When building for 64 bit is there some other
things that must change in order to size UP the shared_buffers?
Thanks.
Don C.
P.S. A severe checkpoint problem I was having was fixed with
"checkpoint_segments=200".
Message:
FATAL: 460000 is outside the valid range for parameter
"shared_buffers" (16 .. 262143)
LOG: database system was shut down at 2005-06-07 15:20:28 EDT
Mike Rylander wrote:
On 06 Jun 2005 12:53:40 -0500, Mark Rinaudo <[EMAIL PROTECTED]>
wrote:
I'm not sure if this is the appropriate list to post this question to
but i'm starting with this one because it is related to the
performance
of Postgresql server. I have a Penguin Computing dual AMD 64 bit
opteron machine with 8 Gigs of memory. In my attempt to increase the
number of shared_buffers from the default to 65000 i was running
into a
semget error when trying to start Postgresql. After reading the
documentation I adjusted the semaphore settings in the kernel to allow
Postgresql to start successfully.

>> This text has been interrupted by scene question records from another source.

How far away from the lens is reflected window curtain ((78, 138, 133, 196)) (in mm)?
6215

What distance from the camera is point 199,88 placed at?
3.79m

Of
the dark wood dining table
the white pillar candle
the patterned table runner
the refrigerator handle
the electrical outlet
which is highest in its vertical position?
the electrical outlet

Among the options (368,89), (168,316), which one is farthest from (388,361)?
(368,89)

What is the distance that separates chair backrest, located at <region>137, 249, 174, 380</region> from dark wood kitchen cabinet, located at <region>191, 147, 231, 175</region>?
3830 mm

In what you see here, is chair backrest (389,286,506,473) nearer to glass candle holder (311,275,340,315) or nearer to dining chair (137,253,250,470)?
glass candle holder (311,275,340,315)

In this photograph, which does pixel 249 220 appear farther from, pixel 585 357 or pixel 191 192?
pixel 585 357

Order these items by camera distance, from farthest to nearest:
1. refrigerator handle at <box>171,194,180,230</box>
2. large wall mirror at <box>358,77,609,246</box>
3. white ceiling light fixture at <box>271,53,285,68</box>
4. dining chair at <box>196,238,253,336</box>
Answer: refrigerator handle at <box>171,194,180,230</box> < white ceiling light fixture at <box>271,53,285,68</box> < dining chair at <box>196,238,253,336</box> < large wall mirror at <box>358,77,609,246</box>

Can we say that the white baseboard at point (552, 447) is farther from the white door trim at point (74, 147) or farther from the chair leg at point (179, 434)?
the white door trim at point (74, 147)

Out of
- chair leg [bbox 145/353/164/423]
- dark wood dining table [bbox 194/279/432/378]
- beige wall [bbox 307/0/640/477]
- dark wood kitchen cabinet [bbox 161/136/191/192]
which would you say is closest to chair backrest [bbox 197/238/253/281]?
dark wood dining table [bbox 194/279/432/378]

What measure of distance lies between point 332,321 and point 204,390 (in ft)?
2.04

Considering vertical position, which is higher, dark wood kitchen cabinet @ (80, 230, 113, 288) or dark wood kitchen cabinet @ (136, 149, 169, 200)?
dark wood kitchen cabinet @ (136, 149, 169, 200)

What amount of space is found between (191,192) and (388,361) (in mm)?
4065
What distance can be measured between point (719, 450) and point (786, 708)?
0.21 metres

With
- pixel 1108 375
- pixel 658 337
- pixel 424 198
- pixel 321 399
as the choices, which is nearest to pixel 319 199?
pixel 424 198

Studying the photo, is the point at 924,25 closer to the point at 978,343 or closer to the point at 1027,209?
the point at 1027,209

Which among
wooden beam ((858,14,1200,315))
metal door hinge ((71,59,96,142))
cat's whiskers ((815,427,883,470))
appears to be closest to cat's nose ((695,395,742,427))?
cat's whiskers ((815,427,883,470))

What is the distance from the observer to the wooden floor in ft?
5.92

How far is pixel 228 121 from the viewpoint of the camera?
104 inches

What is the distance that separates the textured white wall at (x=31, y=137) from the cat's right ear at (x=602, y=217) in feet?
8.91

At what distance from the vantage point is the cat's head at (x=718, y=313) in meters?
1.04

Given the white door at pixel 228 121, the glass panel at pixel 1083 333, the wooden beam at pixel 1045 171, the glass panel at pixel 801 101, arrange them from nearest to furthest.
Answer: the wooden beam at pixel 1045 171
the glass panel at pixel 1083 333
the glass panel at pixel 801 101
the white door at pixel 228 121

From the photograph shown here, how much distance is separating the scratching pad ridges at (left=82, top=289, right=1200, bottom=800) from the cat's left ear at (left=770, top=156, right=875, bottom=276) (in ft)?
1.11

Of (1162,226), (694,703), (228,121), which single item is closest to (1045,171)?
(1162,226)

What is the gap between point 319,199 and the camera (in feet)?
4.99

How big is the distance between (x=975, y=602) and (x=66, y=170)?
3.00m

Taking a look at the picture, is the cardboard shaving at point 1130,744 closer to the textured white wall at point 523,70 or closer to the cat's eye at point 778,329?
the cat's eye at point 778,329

With this configuration running
if I
do a ipcs -u i get the following.
On my HP-585, 4xOpteron, 16G RAM, Gentoo Linux (2.6.9):
$ ipcs -u i
------ Shared Memory Status --------
segments allocated 1
pages allocated 34866
pages resident 31642
pages swapped 128
Swap performance: 0 attempts 0 successes
------ Semaphore Status --------
used arrays = 7
allocated semaphores = 119
------ Messages: Status --------
allocated queues = 0
used headers = 0
used space = 0 bytes
Did you perhaps disable spinlocks when compiling PG?